Show that a function's convexity is determined by its graph, in the sense that one does not need to consider any points not on the graph. More precisely, a function is convex if and only if for any points on the graph, the segment between them is contained in its epigraph.

Even more rigorously, let ${\displaystyle f:I\to {\mathbb {R}}}$  be a real function on an interval I. Also let ${\displaystyle a,b\in I}$ . Note that any point on the segment between ${\displaystyle (a,f(a))}$  and ${\displaystyle (b,f(b))}$  is identified with a value of ${\displaystyle t\in [0,1]}$  such that the point is given by

${\displaystyle t{\begin{bmatrix}a\\f(a)\end{bmatrix}}+(1-t){\begin{bmatrix}b\\f(b)\end{bmatrix}}}$ 

(You will need to identify points with vectors, which is no big whoop, you just understand that ${\displaystyle (a,f(a))}$  corresponds to the vector ${\displaystyle {\begin{bmatrix}a\\f(a)\end{bmatrix}}}$ .)

For the function to be convex, the point must be contained in the epigraph. For the point to be contained in the epigraph, this is the same as

${\displaystyle \overbrace {f(ta+(1-t)b)} ^{\text{on the graph}}\leq \overbrace {tf(a)+(1-t)f(b)} ^{\text{on the segment}}}$ 

So what you must show is that f is convex if and only if, for all ${\displaystyle a,b\in I}$  and ${\displaystyle t\in [0,1]}$ ,

${\displaystyle f(ta+(1-t)b)\leq tf(a)+(1-t)f(b)}$ 

Suppose that f is twice differentiable on an interval I. Now show that f is convex if and only if the second derivative is positive throughout I.

Infer that ${\displaystyle x^{2}}$  and ${\displaystyle -\ln x}$  are both convex.

Infer

${\displaystyle w_{1}\ln a+w_{2}\ln b\leq \ln(w_{1}a+w_{2}b)}$  for all ${\displaystyle a,b\in {\mathbb {R}}^{+}}$  and ${\displaystyle w_{1},w_{2}\in {\mathbb {R}}^{+}}$  such that ${\displaystyle w_{1}+w_{2}=1}$ 

Infer further the weighted AM-GM inequality.

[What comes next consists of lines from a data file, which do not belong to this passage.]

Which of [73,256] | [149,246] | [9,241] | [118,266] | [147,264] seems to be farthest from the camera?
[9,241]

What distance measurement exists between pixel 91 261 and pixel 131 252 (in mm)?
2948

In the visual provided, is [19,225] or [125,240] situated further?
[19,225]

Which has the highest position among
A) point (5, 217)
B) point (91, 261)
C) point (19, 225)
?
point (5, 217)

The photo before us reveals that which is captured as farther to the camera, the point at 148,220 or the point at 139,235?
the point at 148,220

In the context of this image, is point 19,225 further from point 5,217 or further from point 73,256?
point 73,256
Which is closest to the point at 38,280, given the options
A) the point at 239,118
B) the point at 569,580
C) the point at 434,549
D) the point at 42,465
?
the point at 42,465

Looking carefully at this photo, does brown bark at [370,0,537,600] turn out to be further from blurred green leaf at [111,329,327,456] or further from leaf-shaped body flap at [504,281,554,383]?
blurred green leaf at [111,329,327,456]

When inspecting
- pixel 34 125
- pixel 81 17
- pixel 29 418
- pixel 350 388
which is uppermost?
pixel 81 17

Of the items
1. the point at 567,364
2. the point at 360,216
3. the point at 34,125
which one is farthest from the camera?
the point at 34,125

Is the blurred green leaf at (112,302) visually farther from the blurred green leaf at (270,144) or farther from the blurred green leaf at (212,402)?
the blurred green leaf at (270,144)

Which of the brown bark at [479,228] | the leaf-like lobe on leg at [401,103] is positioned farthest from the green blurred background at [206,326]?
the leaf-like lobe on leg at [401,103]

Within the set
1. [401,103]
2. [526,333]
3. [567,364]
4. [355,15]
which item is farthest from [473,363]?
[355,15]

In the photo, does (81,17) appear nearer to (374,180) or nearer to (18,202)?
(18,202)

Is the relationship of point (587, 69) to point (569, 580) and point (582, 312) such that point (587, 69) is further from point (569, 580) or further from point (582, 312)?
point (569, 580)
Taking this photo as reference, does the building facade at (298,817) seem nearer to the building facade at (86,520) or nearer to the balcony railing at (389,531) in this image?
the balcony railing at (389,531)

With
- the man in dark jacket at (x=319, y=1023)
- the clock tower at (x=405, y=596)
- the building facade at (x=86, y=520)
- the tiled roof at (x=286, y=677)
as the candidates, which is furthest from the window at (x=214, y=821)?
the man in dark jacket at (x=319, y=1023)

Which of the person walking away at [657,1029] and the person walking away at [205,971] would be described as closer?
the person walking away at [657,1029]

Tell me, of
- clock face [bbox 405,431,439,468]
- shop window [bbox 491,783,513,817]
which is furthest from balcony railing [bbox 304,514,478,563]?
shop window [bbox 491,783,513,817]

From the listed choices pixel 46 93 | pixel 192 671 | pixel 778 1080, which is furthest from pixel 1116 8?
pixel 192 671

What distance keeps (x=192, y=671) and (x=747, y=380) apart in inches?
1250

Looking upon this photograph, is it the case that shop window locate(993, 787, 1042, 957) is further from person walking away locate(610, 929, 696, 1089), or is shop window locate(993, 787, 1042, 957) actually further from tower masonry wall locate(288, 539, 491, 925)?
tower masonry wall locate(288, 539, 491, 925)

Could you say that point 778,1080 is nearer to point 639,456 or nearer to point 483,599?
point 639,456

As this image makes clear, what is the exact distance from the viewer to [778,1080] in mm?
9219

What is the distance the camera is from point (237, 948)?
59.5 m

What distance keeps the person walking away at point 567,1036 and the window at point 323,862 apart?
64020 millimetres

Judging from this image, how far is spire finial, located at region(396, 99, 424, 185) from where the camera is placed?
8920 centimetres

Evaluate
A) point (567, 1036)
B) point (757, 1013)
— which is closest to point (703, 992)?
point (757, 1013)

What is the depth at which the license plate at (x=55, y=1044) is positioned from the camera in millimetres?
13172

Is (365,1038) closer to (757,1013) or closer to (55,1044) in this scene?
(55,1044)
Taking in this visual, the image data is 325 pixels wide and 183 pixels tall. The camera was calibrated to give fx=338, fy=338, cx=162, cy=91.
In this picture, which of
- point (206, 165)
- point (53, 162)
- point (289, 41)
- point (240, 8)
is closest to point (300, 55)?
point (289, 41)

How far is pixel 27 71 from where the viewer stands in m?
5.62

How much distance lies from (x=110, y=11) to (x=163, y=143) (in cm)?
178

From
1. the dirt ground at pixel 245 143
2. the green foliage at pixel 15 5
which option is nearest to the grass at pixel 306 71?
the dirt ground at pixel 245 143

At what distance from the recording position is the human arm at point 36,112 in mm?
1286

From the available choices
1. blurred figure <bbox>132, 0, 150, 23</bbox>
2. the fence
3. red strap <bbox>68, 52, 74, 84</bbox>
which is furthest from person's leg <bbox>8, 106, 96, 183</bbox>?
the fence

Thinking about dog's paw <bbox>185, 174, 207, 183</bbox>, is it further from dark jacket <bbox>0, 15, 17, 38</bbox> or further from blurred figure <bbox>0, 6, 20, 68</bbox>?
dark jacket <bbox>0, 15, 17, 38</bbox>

${\displaystyle a^{w_{1}}b^{w_{2}}\leq w_{1}a+w_{2}b}$ 

Recall that the point of proving the weighted AM-GM inequality was in the hopes that it will give us a useful bound on an arbitrary product of real numbers. Since we are interested in values ${\displaystyle 1\leq p}$ , this seems primarily useful only if we consider ${\displaystyle 1/p}$  in order to meet the condition on the weights, and correspondingly use the equation

${\displaystyle {\frac {1}{p}}+{\frac {1}{q}}=1}$ 

in order to have another weighted value, q, for which the theorem applies.

But note that if we consider the equality ${\displaystyle p=1}$  then there is no corresponding q. Could we take ${\displaystyle q=\infty }$  in some sense? We will return to this idea in the last section, so for now only consider ${\displaystyle 1<p}$ .

Use this to infer a product-to-sum bound for the product of any two real numbers.

Hint: We said in Lesson 0: Generalizing to ${\displaystyle L^{p}}$  that we could expect to have powers of p in our bound, since it is fine if our result is related to the ${\displaystyle \|\cdot \|_{p}}$  norm. So replace a in the weighted AM-GM inequality by ${\displaystyle a^{p}}$  and so on.